All three approaches follow the same basic loop:
- Pick a point from the dataset
- Predict its y value using the current line
- Adjust the line to reduce the error
- Repeat for many epochs
How each algorithm adjusts the line is what differentiates them:
The most naive approach: if the prediction is too high, nudge the intercept down; if too low, nudge it up. The slope adjusts in the direction that would help at the current point, but always by a fixed amount. No consideration of how wrong the prediction was.
Converges, but slowly compared to the other methods.
Adjusts the line proportionally to the error. Large errors produce large corrections; small errors produce small corrections. This is gradient descent on the Mean Squared Error loss function.
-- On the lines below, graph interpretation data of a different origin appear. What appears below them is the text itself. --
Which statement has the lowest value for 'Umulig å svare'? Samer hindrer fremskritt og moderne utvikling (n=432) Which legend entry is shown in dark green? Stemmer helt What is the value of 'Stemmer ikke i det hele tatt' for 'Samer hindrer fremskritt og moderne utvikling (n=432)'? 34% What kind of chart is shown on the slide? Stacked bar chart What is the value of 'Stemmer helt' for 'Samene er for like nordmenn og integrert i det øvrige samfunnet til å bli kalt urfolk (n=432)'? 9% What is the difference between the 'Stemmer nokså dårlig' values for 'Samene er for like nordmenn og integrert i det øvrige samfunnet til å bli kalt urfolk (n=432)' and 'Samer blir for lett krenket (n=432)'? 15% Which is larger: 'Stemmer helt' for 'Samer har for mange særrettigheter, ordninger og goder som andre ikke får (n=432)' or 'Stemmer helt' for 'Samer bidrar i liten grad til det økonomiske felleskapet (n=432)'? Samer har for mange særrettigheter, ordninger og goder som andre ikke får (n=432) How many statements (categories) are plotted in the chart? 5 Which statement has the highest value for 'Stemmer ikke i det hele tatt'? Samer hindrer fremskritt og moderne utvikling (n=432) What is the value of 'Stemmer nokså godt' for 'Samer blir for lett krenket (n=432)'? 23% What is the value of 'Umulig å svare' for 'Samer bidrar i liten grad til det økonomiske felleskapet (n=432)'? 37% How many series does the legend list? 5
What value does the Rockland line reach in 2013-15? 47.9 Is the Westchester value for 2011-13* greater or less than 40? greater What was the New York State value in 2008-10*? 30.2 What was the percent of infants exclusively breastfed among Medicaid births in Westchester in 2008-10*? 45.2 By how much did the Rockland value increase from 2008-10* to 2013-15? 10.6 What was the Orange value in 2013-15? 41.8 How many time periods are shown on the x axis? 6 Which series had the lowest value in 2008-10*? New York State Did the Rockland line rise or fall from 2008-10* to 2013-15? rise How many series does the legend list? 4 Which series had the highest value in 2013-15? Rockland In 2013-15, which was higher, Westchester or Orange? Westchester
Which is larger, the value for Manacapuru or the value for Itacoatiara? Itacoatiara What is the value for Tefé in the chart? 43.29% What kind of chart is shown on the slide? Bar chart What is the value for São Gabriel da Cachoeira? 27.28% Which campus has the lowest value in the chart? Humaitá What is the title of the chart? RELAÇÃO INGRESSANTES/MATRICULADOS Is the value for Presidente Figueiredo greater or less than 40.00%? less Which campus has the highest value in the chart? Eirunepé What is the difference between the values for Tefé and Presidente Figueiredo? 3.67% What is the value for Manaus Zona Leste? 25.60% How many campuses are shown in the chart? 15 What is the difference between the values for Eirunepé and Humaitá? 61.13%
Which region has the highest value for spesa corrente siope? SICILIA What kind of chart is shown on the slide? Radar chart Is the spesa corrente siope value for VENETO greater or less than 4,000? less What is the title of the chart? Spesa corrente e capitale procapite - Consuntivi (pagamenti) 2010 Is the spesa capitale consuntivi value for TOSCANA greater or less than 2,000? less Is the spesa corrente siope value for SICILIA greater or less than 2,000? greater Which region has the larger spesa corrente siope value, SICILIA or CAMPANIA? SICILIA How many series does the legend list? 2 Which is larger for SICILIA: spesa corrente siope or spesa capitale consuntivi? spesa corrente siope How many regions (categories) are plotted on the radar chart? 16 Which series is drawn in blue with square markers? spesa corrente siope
Converges quickly and reliably.
Adjusts the line in the direction of the error, but by a fixed step size regardless of the error magnitude. This is gradient descent on the Mean Absolute Error loss function.
More robust to outliers than the square trick, but converges more slowly.
==========================================
Simple Trick (1000 epochs)
Starting Line(5.6214, 97.0906)
Targeting Line(66.6462, -89.1658)
Epoch 0: Line(5.6214, 96.0906)
Epoch 100: Line(5.6214, -3.9094)
Epoch 200: Line(33.7134, -75.8174)
Epoch 300: Line(66.6394, -89.1714)
...
Final Line(66.6394, -89.1714) (should be Line(66.6462, -89.1658))
Simple Trick Root Mean Square Error: 0.031
==========================================
Square Trick (1000 epochs)
Starting Line(5.6214, 97.0906)
Targeting Line(66.6462, -89.1658)
Epoch 0: Line(35.4475, -19.1042) <-- big jump
Epoch 100: Line(66.6451, -89.1666)
...
Final Line(66.6451, -89.1666) (should be Line(66.6462, -89.1658))
Square Trick Root Mean Square Error: 0.030
==========================================
Absolute Trick (1000 epochs)
Starting Line(5.6214, 97.0906)
Targeting Line(66.6462, -89.1658)
Epoch 0: Line(5.6224, 96.0906)
Epoch 100: Line(5.7224, -3.9094)
Epoch 200: Line(28.0584, -74.9094)
Epoch 300: Line(66.6345, -89.1694)
...
Final Line(66.6352, -89.1674) (should be Line(66.6462, -89.1658))
Absolute Trick Root Mean Square Error: 0.030
All three converge to similar accuracy. The square trick makes large corrections early (note the jump at epoch 0) and settles quickly. The simple and absolute tricks take smaller fixed steps, so they need more epochs to arrive at the same place.
cargo runGenerates a random target line, distributes noisy points along it, then trains each algorithm from the same random starting line and compares results.